GRIGNOTER, verbe trans.

GRIGNOTER, verbe trans.
A. −
1. Manger quelque chose en le croquant, en le rongeant petit à petit, du bout des dents. Les rats ont grignoté ce livre (Ac. 1932). On lui servait un bol de lait et un biscuit, qu'elle avait la coquetterie de grignoter sec, car elle avait gardé des dents de souris (Martin du G., Thib., Belle sais., 1923, p. 905).Je faisais le tour de la société et distribuais à chacun un chocolat qu'il grignotait du bout des dents (Guéhenno, Journal « Révol. »,1937, p. 94) :
1. Il repensait à cette créature, à ses goûts bizarres, à sa manie de mordiller les oreilles, de boire des odeurs de toilette dans de petits verres, de grignoter des tartines de caviar et des dattes. Elle était si libertine et si étrange... Huysmans, En route, t. 2, 1895, p. 189.
SYNT. Grignoter des feuilles de salade, des radis; grignoter du pain, un quignon, des frites; grignoter des sucreries, un croissant, des biscuits; grignoter un fruit, une grappe de raisin (ou des raisins), des noisettes.
Emploi abs.
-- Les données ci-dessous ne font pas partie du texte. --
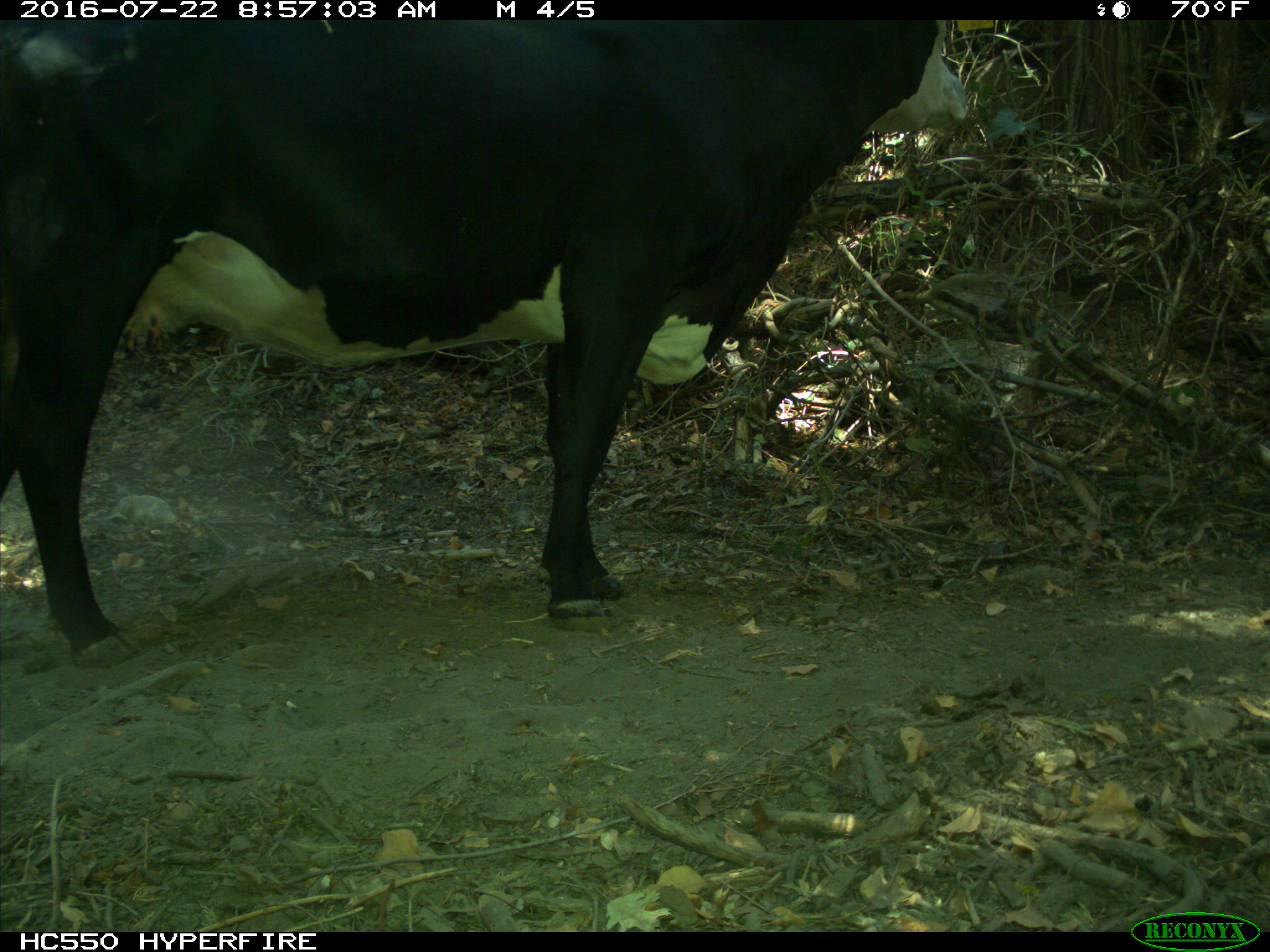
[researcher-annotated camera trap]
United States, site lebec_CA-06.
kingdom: Animalia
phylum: Chordata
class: Mammalia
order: Artiodactyla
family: Bovidae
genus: Bos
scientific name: Bos taurus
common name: domestic cow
Bos taurus (domestic cow).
Grignoter bribe par bribe; grignoter du bout des dents; grignoter et picorer. Il s'amuse à grignoter (Ac. 1835-1932) :
2. M. de Clergerie est un petit homme noir et tragique avec une tête de rat (...) il rumine le malheur de ses rivaux (...) il brigue un siège à l'Académie (...). Mais la pitié divine, qui de rien n'est absente, n'a pas voulu que le petit homme fît mieux que grignoter et ronger selon la loi de sa nature. Bernanos, Joie,1929, p. 535.
2. P. ext.
a) Manger très peu, sans appétit. C'était pourquoi M. de Kermaheuc grignotait sans faim, seul avec ces ombres, un pâté qui datait peut-être, lui aussi, du septennat (Vogüé, Morts,1899, p. 341).
Emploi abs. Et le petit garçon, assis dans son coin, ne faisait pas plus de bruit qu'une petite souris, grignotait, ne mangeait guère, et écoutait de toutes ses oreilles (Rolland, J.-Chr., Antoinette, 1908, p. 835).
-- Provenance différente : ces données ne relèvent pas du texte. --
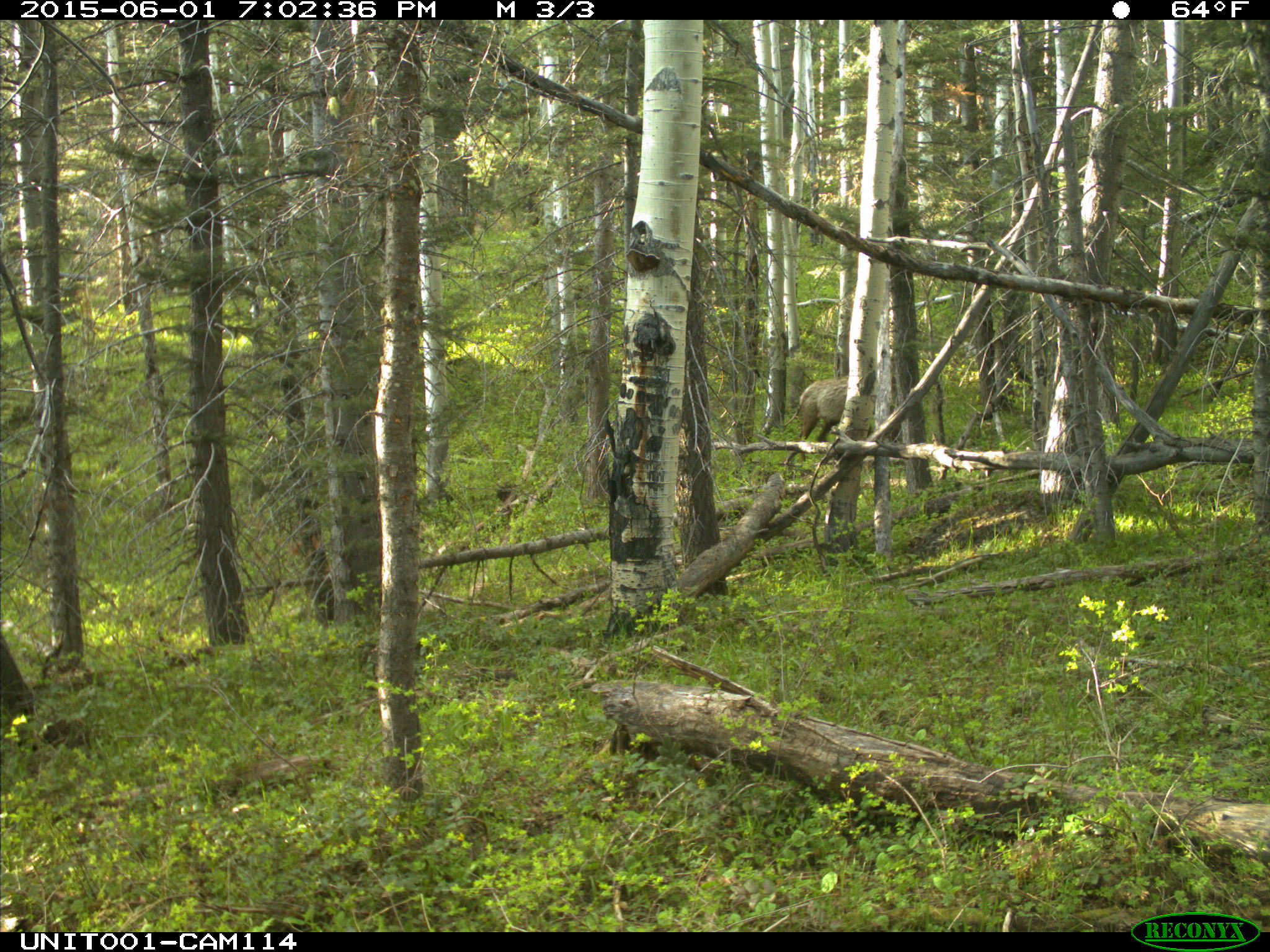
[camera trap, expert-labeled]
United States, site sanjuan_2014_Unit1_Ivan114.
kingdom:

b) Mordiller, mâchonner. J'étais satisfaite de le voir rabroué par un contrôleur pour avoir grignoté son billet après l'avoir plié en quatre, puis roulé (Giraudoux, Suzanne,1921, p. 33).
B. − Au fig.
1.
a) Ronger, dévorer, dégrader progressivement (jusqu'à l'anéantissement). Se laisser grignoter par qqc. À l'usine où pendant huit heures du jour des petits travaux idiots me grignotent la cervelle, je me suis aperçu que je n'étais pas plus inapte qu'un autre (Alain-Fournier, Corresp. [avec Rivière], 1905, p. 47) :
3. ... une observation impartiale des sociétés de fourmis et d'abeilles nous conduirait à reviser bon nombre d'opinions touchant la perfection de leurs instincts sociaux. Bon gré mal gré, nous devons nous résigner à voir le merveilleux de la nature peu à peu grignoté par la science. J. Rostand, La Vie et ses probl.,1939, p. 98.
Emploi pronom. passif. En période d'essor (...) la forêt se grignote (Meynier, Paysages agraires,1958, p. 146).
b) Réduire peu à peu l'importance ou la valeur de (une somme d'argent, un bien). Grignoter un héritage, une dot, une pension. Ce n'est pas cet héritage, ce n'est pas cette poignée d'argent tout de suite grignotée, dévorée par les rapaces et les parasites (...) que les gens du clan Pasquier attendaient pour s'élever dans la lumière (Duhamel, Combat ombres,1939, p. 11) :
4. L'État continuait, il est vrai, de payer ses coupons, mais négligeait de les hausser à proportion de la débâcle du franc; ses rentes restées pareilles semblaient grignotées par un démon invisible. Estaunié, MmeClapain,1932, p. 6.
c) Couvrir progressivement (une distance, un espace). Elle [une voiturette] grignotait cependant le raidillon avec une allégresse sénile et trotte-menu et disparut bientôt (Arnoux, Crimes innoc.,1952, p. 9).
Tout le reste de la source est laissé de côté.